◆ Text shown ◆
Back to Essay Menu

Puritan Typology in the Light of Performance Art

Shakespeare once wrote, "The whole world is a stage," and perhaps no society took that idea more literally than that of the Puritans. Drawing from the scripture stating that the Old Testament contained types and shadows of things to come, they believed that each "type" created in the Old Testament was represented in their society through different individuals, i.e. John Winthrop as their modern day equivalent of Nehemiah. In the beginning of their society, this viewpoint created a great deal of security for them in that they could simply look in the Bible and see the courses of action and outcomes necessary to fulfill that type and its destiny. To understand their belief in typology and its repercussions, it is useful to view their actions as similar to performance art. The Puritan typological philosophy in ideal and practice, the reasoning and steps in its evolution, and its presence in daily life can be illuminated by the ideas of an original work, performance, and audience as presented in Henry Sayre’s essay "Performance."

After many years of trials and tribulations under English rule and an unsuccessful move to Holland, the Puritan community moved to America, held together by their common Calvinist interpretation of the Bible, convinced that once all of the outside corruptions and influences had been eliminated, their community would be pure. This can be related to the early literary idea that the author’s intentions are "embodied in the work itself" (p92) and that the same, perfect outcome would present itself by simple adherence to the text. If the Bible is the original work, or masterwork, containing all types available to Puritan society, then many of the first conflicts within Puritan society, such as the Anne Hutchinson trial, can be seen as efforts to return to the text and in the process discover God’s true intentions behind that text. However, almost immediately the pure community that the Puritans had hoped for began to fracture into a myriad of interpretations, dissolving from a "covenant of faith" to a "covenant of works." Their purity of text theory could no longer account for, support or contain the interpretations spinning off from a single original text, signaling an obvious need for an evolution in their definition of a masterwork.

◆ Information supplied ◆

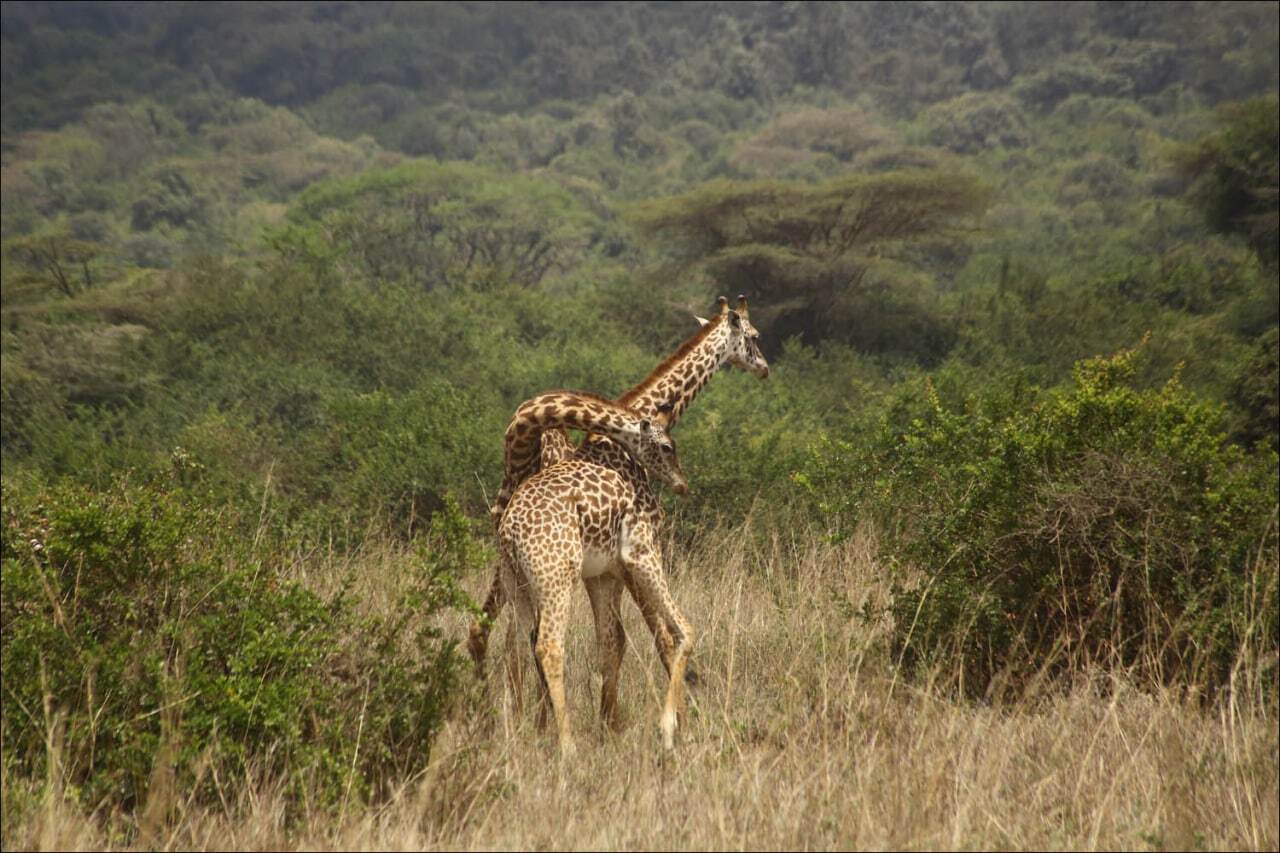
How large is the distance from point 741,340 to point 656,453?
115cm

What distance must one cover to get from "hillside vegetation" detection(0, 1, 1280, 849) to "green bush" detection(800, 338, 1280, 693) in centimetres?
2

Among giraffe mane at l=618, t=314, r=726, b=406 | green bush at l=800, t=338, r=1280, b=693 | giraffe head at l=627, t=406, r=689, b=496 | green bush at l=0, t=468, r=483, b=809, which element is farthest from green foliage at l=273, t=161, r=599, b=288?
green bush at l=0, t=468, r=483, b=809

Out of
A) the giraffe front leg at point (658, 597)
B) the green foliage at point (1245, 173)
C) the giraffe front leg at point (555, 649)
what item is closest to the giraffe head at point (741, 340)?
the giraffe front leg at point (658, 597)

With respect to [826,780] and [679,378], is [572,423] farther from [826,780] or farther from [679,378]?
[826,780]

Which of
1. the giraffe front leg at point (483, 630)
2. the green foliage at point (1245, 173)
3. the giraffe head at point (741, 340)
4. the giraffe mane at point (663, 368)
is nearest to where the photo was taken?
the giraffe front leg at point (483, 630)

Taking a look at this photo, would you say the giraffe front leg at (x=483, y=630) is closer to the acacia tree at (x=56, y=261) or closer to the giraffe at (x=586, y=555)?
the giraffe at (x=586, y=555)

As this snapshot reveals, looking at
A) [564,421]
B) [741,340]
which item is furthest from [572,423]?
[741,340]

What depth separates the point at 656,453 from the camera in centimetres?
549

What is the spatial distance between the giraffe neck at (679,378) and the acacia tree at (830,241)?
14.0 meters

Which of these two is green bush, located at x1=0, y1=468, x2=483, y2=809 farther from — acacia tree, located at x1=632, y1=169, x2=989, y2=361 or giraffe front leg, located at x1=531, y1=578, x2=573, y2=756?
acacia tree, located at x1=632, y1=169, x2=989, y2=361

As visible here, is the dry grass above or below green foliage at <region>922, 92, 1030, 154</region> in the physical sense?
below

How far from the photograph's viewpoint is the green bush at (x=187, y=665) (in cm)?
426

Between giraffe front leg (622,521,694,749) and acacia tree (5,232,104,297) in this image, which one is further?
acacia tree (5,232,104,297)

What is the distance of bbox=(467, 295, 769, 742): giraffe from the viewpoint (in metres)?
5.30
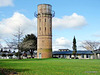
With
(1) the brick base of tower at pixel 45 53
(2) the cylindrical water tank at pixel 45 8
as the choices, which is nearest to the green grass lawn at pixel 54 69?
(1) the brick base of tower at pixel 45 53

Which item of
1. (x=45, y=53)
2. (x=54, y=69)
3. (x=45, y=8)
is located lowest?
(x=54, y=69)

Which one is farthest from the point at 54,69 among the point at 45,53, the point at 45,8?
the point at 45,8

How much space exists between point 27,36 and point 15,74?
62.4 m

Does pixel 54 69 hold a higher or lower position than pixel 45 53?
lower

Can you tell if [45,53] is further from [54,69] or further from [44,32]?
[54,69]

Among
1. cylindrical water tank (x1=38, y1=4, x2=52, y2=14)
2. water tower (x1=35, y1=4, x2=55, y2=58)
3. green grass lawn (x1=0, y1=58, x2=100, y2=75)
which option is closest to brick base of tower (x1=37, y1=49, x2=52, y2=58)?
water tower (x1=35, y1=4, x2=55, y2=58)

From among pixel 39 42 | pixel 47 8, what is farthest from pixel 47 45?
pixel 47 8

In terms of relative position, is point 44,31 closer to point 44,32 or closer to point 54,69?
point 44,32

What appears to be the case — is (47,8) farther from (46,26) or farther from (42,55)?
(42,55)

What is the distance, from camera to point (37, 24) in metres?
62.1

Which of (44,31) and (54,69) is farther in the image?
(44,31)

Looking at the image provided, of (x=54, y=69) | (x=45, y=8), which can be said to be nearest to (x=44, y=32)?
(x=45, y=8)

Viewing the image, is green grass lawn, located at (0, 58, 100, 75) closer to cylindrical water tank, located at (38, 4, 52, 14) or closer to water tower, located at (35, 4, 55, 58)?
water tower, located at (35, 4, 55, 58)

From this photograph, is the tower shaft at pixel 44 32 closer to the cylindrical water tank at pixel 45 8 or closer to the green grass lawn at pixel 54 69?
the cylindrical water tank at pixel 45 8
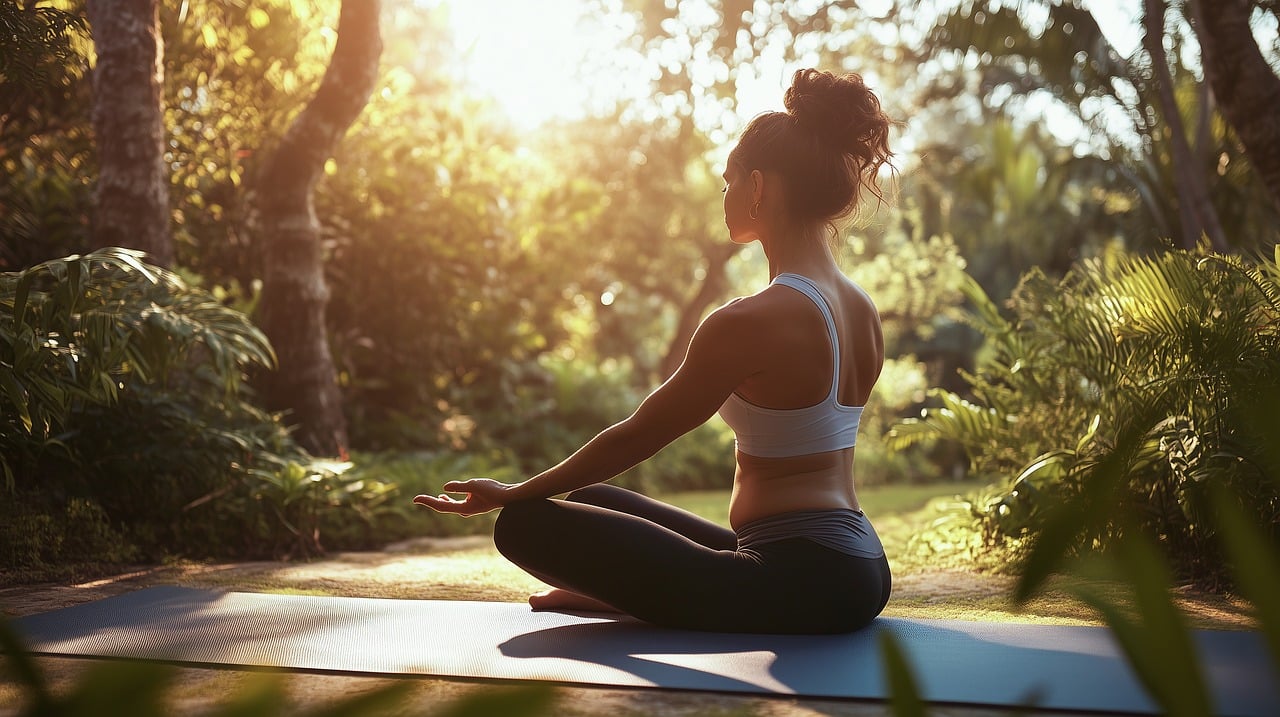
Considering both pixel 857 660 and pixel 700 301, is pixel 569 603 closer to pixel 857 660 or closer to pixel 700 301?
pixel 857 660

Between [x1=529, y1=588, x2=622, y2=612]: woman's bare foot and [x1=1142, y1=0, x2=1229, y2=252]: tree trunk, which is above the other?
[x1=1142, y1=0, x2=1229, y2=252]: tree trunk

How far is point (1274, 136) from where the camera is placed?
16.1ft

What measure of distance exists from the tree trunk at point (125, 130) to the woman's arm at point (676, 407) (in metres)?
3.75

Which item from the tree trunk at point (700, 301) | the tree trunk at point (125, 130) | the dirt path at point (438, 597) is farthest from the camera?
the tree trunk at point (700, 301)

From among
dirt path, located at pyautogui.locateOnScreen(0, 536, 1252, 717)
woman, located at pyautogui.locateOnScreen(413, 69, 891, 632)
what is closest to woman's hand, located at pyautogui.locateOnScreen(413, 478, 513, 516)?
woman, located at pyautogui.locateOnScreen(413, 69, 891, 632)

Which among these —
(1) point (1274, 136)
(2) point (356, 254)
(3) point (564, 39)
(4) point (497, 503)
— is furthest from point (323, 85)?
(3) point (564, 39)

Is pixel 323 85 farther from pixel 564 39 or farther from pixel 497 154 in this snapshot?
pixel 564 39

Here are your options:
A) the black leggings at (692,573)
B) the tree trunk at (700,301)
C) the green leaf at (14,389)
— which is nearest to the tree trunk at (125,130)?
the green leaf at (14,389)

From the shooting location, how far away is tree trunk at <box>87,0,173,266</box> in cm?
541

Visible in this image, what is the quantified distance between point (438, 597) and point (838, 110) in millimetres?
2406

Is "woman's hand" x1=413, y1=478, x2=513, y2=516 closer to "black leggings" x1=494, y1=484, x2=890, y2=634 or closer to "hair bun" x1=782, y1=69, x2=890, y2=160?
"black leggings" x1=494, y1=484, x2=890, y2=634

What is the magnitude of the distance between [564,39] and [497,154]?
12.1 ft

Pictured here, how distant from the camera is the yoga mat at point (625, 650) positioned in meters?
2.12

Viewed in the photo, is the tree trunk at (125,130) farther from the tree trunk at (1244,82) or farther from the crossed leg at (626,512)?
the tree trunk at (1244,82)
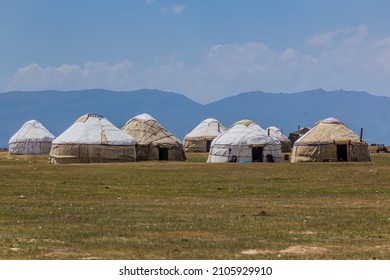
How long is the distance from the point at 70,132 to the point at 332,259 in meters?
53.4

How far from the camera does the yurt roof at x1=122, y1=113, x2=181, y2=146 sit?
7338 centimetres

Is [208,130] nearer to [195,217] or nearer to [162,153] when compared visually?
[162,153]

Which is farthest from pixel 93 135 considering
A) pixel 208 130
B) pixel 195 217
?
pixel 208 130

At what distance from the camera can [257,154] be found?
66.6 metres

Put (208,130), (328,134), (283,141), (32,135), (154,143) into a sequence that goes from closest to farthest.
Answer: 1. (328,134)
2. (154,143)
3. (32,135)
4. (283,141)
5. (208,130)

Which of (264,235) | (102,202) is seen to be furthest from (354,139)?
(264,235)

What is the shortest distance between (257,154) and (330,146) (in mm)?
6128

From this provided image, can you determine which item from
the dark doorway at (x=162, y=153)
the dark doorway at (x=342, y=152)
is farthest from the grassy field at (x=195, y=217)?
the dark doorway at (x=162, y=153)

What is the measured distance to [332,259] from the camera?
47.3ft

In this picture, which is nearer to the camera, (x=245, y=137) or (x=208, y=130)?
(x=245, y=137)

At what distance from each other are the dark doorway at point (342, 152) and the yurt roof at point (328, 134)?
2.55 feet

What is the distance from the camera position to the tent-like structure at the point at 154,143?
7281cm

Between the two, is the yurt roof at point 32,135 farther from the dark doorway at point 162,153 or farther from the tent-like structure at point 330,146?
the tent-like structure at point 330,146
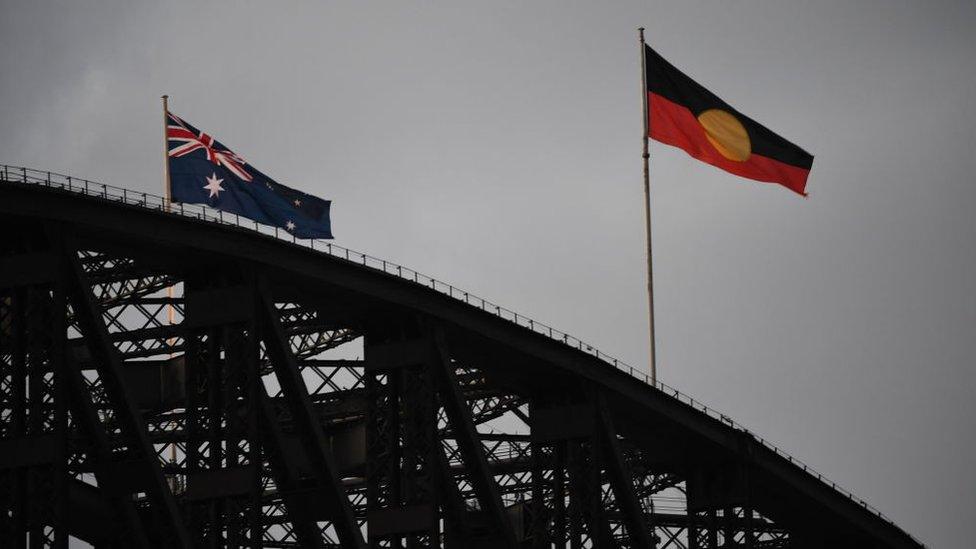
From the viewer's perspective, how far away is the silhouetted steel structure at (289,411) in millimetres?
66188

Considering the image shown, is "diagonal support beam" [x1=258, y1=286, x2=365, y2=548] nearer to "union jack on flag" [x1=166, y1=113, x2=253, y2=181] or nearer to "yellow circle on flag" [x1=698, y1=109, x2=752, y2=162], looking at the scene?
"union jack on flag" [x1=166, y1=113, x2=253, y2=181]

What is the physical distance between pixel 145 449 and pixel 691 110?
33.1 m

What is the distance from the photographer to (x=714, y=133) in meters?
90.9

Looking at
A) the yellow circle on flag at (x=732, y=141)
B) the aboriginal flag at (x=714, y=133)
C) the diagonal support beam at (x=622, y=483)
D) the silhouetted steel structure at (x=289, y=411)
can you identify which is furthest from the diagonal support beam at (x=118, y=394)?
the yellow circle on flag at (x=732, y=141)

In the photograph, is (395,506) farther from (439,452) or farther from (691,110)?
(691,110)

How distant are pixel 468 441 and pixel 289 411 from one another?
6803mm

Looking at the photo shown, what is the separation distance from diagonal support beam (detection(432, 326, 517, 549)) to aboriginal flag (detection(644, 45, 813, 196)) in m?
17.9

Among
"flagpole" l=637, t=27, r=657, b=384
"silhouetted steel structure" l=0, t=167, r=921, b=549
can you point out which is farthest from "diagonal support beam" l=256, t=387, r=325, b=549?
"flagpole" l=637, t=27, r=657, b=384

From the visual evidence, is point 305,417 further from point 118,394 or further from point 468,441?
point 468,441

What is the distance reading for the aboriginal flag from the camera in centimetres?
9075

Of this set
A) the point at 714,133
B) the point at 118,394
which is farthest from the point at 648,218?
the point at 118,394

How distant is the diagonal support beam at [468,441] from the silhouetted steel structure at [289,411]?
3.0 inches

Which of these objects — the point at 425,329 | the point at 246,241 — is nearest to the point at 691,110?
the point at 425,329

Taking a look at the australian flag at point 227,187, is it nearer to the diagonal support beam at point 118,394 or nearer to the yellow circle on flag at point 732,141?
the diagonal support beam at point 118,394
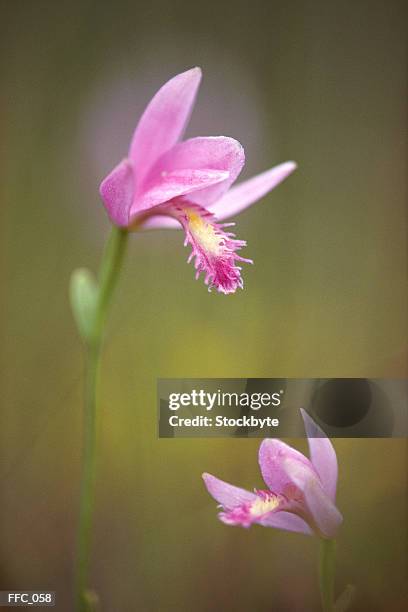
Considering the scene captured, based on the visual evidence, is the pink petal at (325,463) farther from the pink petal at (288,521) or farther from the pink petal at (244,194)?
the pink petal at (244,194)

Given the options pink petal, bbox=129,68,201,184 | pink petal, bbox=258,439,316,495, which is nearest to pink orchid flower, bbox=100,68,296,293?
pink petal, bbox=129,68,201,184

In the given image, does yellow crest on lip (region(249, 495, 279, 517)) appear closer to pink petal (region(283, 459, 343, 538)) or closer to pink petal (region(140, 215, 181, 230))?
pink petal (region(283, 459, 343, 538))

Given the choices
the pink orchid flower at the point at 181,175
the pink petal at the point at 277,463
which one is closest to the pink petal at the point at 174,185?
the pink orchid flower at the point at 181,175

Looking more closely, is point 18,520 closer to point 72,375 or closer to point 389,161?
point 72,375

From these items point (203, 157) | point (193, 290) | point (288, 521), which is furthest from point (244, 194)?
point (288, 521)

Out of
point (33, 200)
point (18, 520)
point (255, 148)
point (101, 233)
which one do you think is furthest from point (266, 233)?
point (18, 520)

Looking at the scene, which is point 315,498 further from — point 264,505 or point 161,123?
point 161,123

◆ Requirement A ◆
Name the three ideas from Henry Sayre's essay "Performance" that the essay on Puritan typology uses to shed light on Puritan typological philosophy.
◆ Requirement B ◆
In the essay on Puritan typology, which Old Testament figure is John Winthrop given as the modern-day equivalent of?
◆ Requirement C ◆
Extend the essay on Puritan typology, picking up right after its final sentence.

◆ Expected output A ◆
An original work, performance, and audience.

◆ Expected output B ◆
Nehemiah.

◆ Expected output C ◆
A more modern approach to defining a masterwork or original text states that "the work itself is not only distinct from its actual or possible realizations but in fact transcends them. That is, it anticipates, even authorizes, its many occurrences and somehow contains their variety" (p91); in this case, the Bible, in particular the Old Testament, can be seen as a collection of parts and scenes which then become the types of the Puritan community and are put into action in new situations. Each time a new person fills that type, the situation dictates a reinterpretation to fit the person and the time period. This happens because, like the Fountain sculpture, there is nothing inherent in the type—the meaning is in its use (p94). If in fact the Puritan community saw the Bible as a collection of structures to be applied to their lives, they, like the readers of Ursonate, may have felt that it was somehow inadequate as a text in that not all of them could apply it to their lives, only the chosen ones. By emptying the structures of content, they could make the narrative their own, part of themselves. In the idea of "readerly" and "writerly" texts, a readerly text creates a situation in which the reader is a passive receiver of the message of the text, while the writerly text makes the reader a "producer of the text" (p93); in the context of Puritan types, the "new" types became writerly texts, in which the person filling that type produces a new text, not the old, expected outcome which the original literal interpretation had hoped to produce. Thus, those who successfully internalized the new structures could fill types in the community according to the situation, becoming a sort of impromptu performer in a narrative sanctioned and expected by the community.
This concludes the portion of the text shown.